● **WHAT YOU ARE ASKED TO DO**:
Render the data as a numbered list, starting at the line containing "Image for Water-related" and ending after the line containing "UN MONDE A SAUVER 9782841000074". Omit blank lines and leave out the pictures.

● **ENTRIES PROVIDED**:
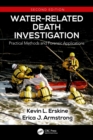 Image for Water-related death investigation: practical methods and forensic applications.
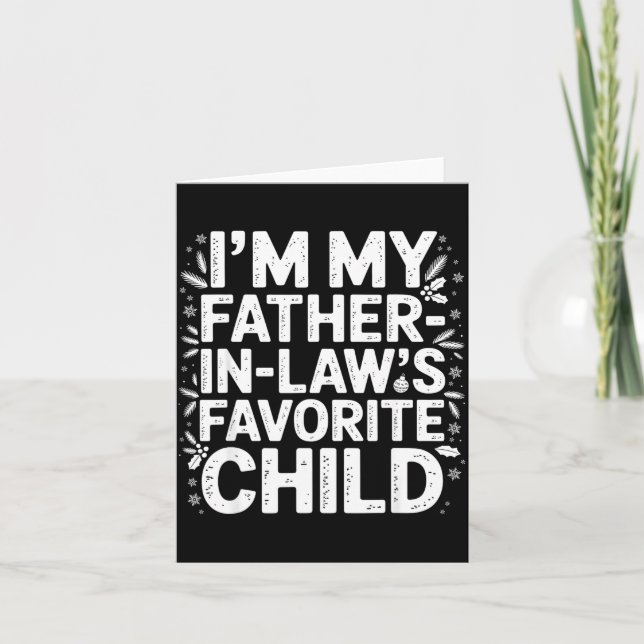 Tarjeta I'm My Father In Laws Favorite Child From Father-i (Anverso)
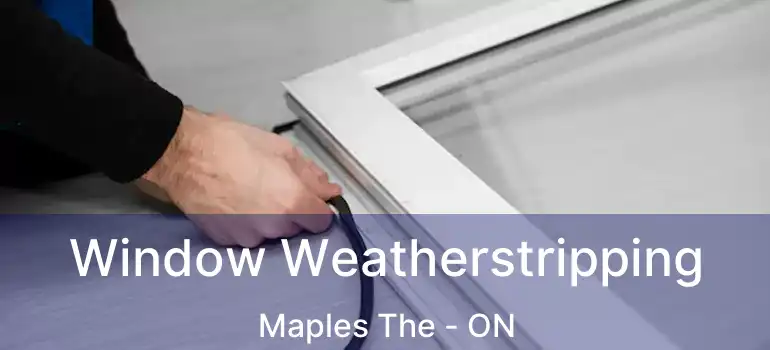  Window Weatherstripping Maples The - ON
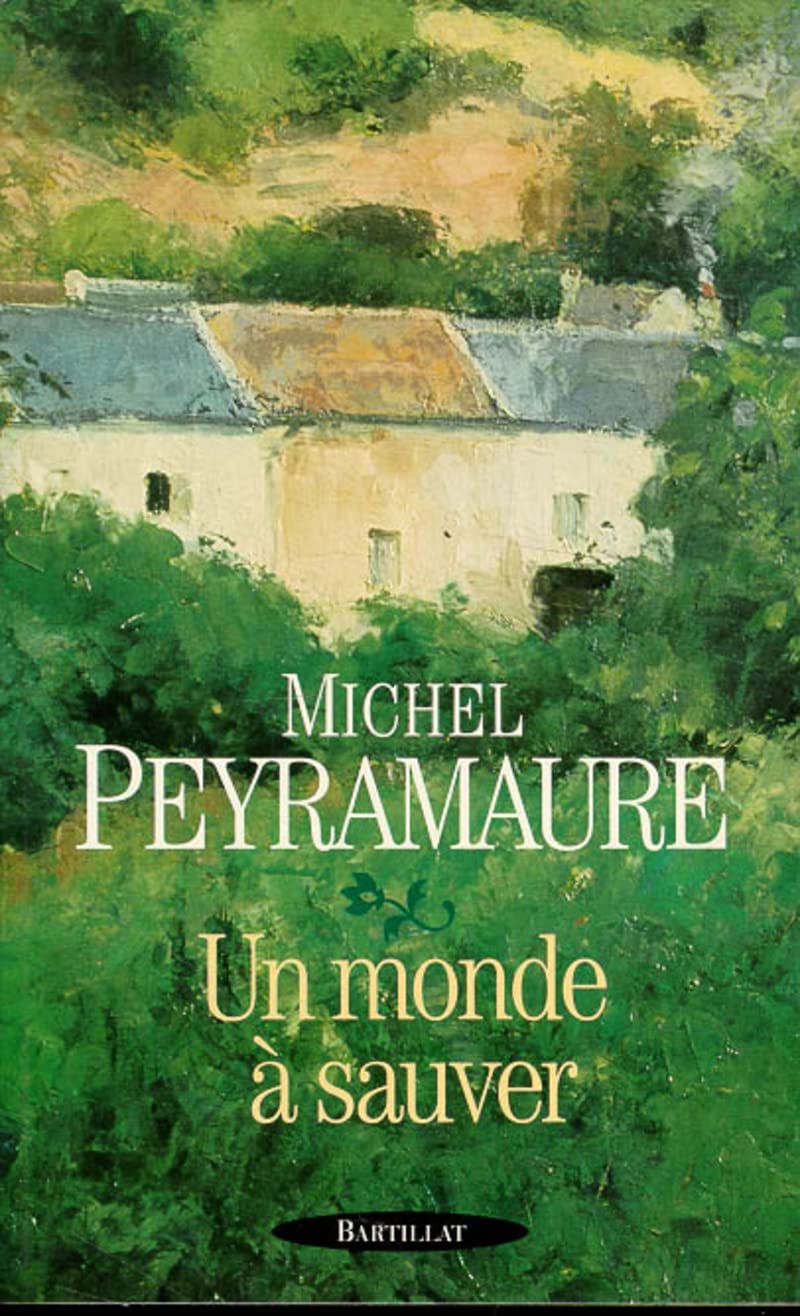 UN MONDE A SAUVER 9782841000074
--
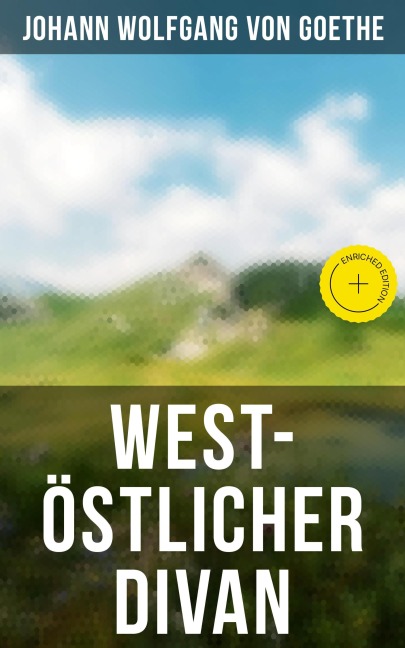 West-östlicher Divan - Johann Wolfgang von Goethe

● **SOLUTION TO THIS TASK**:
1.  Image for Water-related death investigation: practical methods and forensic applications.
2.  Tarjeta I'm My Father In Laws Favorite Child From Father-i (Anverso)
3.   Window Weatherstripping Maples The - ON
4.  UN MONDE A SAUVER 9782841000074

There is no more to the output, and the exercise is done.